* _Directions for this task_: In the records below, locate the line containing "Ordered by distance, how", then extract it and all following lines exactly, ending with the last line.
___ Recorded data
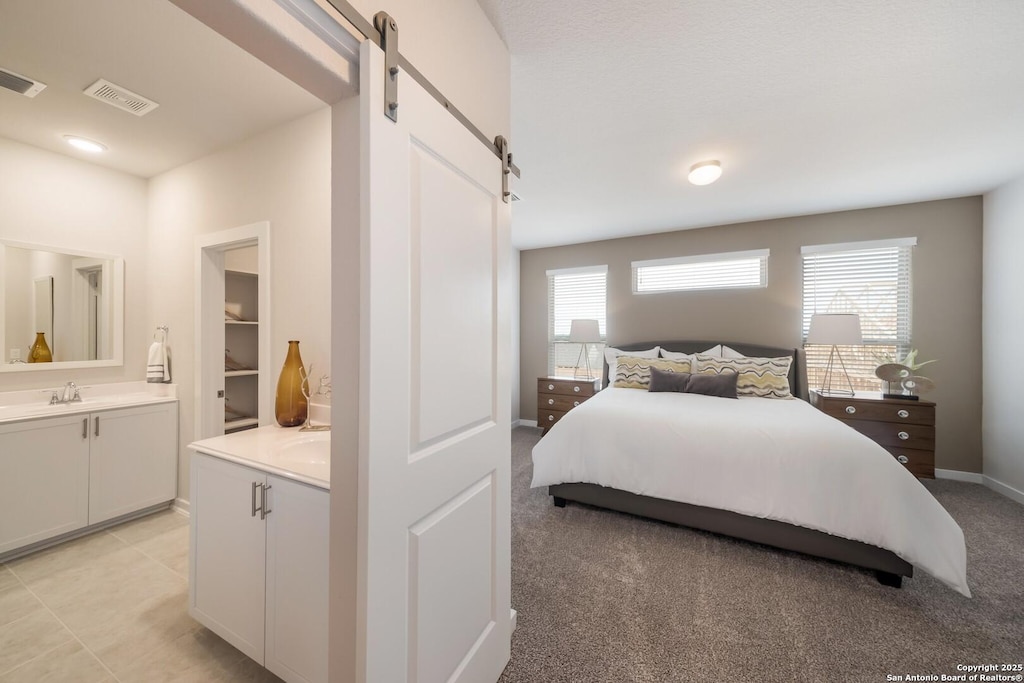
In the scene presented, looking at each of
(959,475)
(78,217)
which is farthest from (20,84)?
(959,475)

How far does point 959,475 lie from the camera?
3340mm

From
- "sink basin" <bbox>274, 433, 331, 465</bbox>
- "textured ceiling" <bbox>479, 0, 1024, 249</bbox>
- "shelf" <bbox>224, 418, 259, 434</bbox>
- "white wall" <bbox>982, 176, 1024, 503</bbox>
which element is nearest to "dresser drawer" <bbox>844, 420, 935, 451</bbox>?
"white wall" <bbox>982, 176, 1024, 503</bbox>

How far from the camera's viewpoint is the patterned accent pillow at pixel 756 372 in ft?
11.3

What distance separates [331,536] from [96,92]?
2.63 m

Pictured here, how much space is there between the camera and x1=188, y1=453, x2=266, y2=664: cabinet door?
52.9 inches

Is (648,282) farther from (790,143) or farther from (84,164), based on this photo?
(84,164)

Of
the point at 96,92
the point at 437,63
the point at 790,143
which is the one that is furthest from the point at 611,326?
the point at 96,92

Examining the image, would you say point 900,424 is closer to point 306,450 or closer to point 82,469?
point 306,450

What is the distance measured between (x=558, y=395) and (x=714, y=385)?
5.86 ft

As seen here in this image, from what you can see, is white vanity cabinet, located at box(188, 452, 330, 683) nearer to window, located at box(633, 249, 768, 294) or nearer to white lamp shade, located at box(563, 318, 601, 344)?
white lamp shade, located at box(563, 318, 601, 344)

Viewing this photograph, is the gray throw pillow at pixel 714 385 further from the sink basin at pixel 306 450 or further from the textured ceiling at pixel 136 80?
the textured ceiling at pixel 136 80

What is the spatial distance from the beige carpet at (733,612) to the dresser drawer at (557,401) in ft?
6.76

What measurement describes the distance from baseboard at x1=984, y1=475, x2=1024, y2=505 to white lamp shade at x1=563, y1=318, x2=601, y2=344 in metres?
3.56

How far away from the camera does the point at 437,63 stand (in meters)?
1.13
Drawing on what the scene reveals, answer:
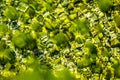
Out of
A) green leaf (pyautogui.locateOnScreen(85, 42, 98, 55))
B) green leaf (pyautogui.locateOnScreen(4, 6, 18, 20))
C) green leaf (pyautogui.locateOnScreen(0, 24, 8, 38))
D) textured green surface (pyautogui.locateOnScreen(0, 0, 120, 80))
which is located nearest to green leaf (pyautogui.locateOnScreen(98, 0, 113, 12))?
textured green surface (pyautogui.locateOnScreen(0, 0, 120, 80))

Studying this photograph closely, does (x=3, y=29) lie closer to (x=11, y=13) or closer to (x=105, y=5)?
(x=11, y=13)

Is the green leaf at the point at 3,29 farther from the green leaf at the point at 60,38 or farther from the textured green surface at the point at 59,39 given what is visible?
the green leaf at the point at 60,38

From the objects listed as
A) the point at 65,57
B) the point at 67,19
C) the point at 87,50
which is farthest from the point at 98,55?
the point at 67,19

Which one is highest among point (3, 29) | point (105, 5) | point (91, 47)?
A: point (105, 5)

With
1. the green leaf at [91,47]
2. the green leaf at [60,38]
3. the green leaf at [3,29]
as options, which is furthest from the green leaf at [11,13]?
the green leaf at [91,47]

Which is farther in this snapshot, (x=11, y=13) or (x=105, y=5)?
(x=105, y=5)

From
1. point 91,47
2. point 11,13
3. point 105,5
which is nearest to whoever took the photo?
point 91,47

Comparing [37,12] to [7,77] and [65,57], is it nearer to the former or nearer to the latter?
[65,57]

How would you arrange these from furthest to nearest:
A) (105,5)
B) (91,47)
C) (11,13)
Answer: (105,5) < (11,13) < (91,47)

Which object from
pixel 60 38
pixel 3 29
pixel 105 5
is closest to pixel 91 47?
pixel 60 38

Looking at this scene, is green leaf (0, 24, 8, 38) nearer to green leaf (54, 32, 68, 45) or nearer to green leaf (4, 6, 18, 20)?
green leaf (4, 6, 18, 20)

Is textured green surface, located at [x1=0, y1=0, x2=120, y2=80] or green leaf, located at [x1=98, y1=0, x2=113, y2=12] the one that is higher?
green leaf, located at [x1=98, y1=0, x2=113, y2=12]
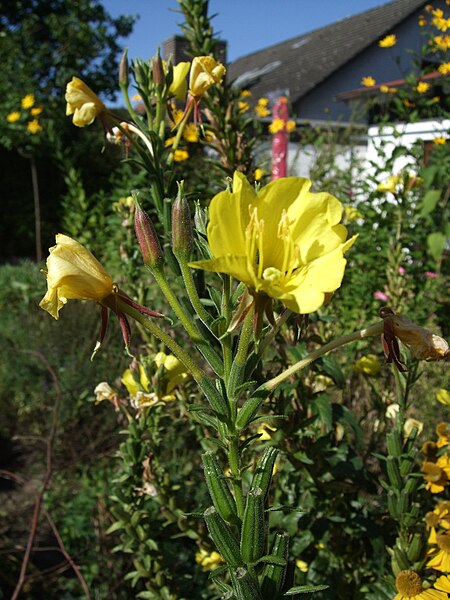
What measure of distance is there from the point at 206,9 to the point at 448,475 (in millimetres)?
1587

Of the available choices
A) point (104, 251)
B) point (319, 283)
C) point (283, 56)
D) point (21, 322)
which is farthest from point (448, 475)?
point (283, 56)

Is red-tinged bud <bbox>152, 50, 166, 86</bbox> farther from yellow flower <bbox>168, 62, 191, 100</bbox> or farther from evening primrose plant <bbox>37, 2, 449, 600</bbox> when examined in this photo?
evening primrose plant <bbox>37, 2, 449, 600</bbox>

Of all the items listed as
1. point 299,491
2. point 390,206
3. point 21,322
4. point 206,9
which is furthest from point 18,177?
point 299,491

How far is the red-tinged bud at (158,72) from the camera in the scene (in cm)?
126

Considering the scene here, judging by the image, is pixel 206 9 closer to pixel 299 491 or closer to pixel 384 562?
pixel 299 491

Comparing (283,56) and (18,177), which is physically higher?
(283,56)

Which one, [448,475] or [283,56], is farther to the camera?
[283,56]

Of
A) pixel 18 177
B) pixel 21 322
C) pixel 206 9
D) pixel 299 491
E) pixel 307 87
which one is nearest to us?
pixel 299 491

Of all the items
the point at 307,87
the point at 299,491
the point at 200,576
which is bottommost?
the point at 200,576

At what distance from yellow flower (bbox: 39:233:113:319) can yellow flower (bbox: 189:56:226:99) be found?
0.68m

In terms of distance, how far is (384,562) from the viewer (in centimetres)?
150

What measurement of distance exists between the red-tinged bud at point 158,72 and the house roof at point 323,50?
12960 mm

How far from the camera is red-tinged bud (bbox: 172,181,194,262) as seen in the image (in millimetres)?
806

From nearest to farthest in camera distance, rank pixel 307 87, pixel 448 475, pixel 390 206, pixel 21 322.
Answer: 1. pixel 448 475
2. pixel 390 206
3. pixel 21 322
4. pixel 307 87
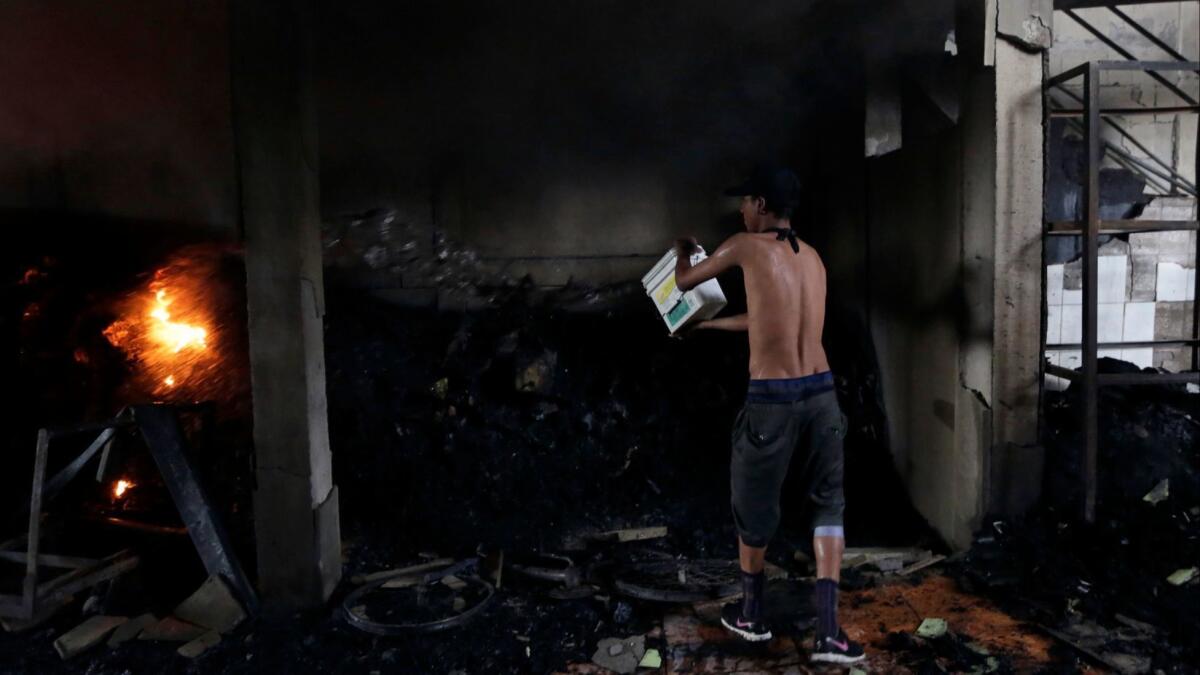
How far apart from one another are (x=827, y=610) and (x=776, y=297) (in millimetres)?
1662

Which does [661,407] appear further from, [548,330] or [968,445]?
[968,445]

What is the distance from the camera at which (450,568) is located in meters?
5.35

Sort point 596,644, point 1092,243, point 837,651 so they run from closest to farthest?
point 837,651, point 596,644, point 1092,243

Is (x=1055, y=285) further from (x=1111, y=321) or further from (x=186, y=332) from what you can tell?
(x=186, y=332)

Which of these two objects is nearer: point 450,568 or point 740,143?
point 450,568

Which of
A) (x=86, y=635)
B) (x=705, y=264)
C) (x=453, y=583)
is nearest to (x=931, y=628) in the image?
(x=705, y=264)

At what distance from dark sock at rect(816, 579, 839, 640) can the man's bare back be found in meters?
1.13

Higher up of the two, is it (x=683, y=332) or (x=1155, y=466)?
(x=683, y=332)

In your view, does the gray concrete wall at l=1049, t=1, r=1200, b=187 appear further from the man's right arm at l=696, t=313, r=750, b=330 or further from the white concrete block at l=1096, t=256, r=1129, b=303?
the man's right arm at l=696, t=313, r=750, b=330

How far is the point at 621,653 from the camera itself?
425 centimetres

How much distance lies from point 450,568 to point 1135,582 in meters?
4.25

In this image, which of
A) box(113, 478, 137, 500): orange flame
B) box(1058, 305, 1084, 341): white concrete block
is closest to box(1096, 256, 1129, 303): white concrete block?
box(1058, 305, 1084, 341): white concrete block

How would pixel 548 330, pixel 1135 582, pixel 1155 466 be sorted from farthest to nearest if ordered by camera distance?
1. pixel 548 330
2. pixel 1155 466
3. pixel 1135 582

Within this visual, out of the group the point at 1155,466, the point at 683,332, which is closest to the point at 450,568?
the point at 683,332
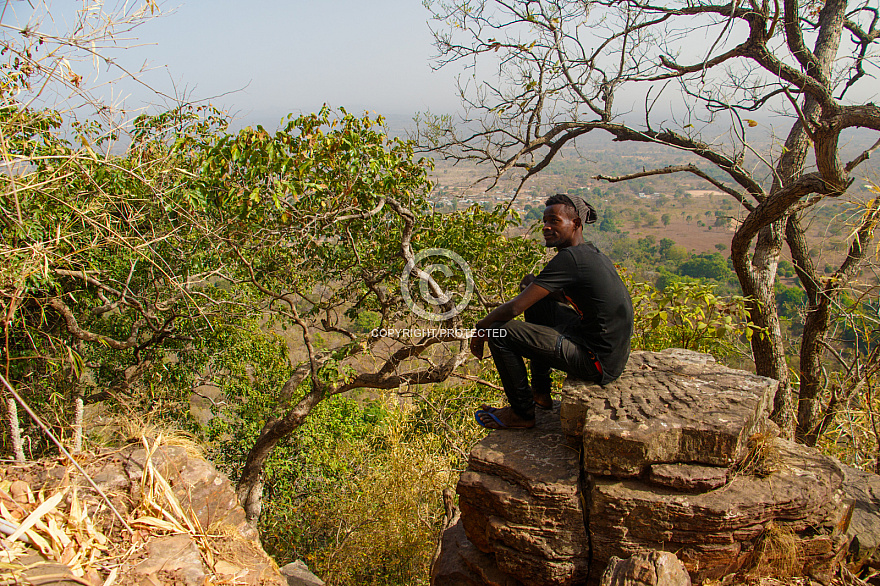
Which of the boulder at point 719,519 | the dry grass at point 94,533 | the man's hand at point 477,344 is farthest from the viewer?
the man's hand at point 477,344

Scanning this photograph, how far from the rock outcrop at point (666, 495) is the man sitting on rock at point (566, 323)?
271mm

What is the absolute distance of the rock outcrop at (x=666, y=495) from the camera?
329 cm

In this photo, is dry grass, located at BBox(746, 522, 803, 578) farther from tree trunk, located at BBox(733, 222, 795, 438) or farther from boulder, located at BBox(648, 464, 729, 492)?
tree trunk, located at BBox(733, 222, 795, 438)

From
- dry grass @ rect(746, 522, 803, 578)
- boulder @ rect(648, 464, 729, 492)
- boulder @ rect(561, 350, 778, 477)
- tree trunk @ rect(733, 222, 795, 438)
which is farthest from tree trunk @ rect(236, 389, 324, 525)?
tree trunk @ rect(733, 222, 795, 438)

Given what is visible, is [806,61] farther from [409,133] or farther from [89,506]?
[89,506]

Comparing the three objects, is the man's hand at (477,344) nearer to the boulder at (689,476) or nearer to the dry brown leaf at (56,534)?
the boulder at (689,476)

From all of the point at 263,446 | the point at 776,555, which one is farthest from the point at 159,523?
the point at 776,555

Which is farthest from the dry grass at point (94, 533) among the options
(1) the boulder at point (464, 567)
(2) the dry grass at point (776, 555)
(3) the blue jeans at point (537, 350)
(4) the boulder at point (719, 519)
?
(2) the dry grass at point (776, 555)

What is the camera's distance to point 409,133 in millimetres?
7535

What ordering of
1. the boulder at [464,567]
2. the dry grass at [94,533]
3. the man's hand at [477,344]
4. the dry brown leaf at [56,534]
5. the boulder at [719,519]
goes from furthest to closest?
the man's hand at [477,344], the boulder at [464,567], the boulder at [719,519], the dry brown leaf at [56,534], the dry grass at [94,533]

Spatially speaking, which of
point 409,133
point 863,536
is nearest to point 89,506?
point 863,536

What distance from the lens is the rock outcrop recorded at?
3.29 meters

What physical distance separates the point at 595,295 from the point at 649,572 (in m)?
1.75

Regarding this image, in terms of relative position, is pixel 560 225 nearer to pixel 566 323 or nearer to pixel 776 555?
pixel 566 323
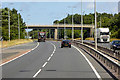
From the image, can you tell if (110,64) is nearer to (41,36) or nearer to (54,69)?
(54,69)

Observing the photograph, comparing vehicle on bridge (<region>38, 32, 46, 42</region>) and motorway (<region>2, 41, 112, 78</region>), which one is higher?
vehicle on bridge (<region>38, 32, 46, 42</region>)

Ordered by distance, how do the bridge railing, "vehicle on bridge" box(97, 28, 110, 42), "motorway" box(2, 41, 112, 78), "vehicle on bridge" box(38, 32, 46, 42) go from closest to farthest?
the bridge railing
"motorway" box(2, 41, 112, 78)
"vehicle on bridge" box(97, 28, 110, 42)
"vehicle on bridge" box(38, 32, 46, 42)

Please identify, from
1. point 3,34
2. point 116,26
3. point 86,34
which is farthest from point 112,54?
point 86,34

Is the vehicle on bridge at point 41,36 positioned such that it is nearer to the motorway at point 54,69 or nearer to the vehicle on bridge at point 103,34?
______
* _Answer to the exercise_:
Ordered by distance, how do the bridge railing, "vehicle on bridge" box(97, 28, 110, 42), "motorway" box(2, 41, 112, 78), "vehicle on bridge" box(38, 32, 46, 42) go from closest to farthest?
the bridge railing
"motorway" box(2, 41, 112, 78)
"vehicle on bridge" box(97, 28, 110, 42)
"vehicle on bridge" box(38, 32, 46, 42)

Please identify, from
1. point 3,34
2. point 116,26
3. point 86,34
which is farthest from point 112,54?
point 86,34

Is the vehicle on bridge at point 41,36 positioned such that it is nearer to the motorway at point 54,69 or nearer to the vehicle on bridge at point 103,34?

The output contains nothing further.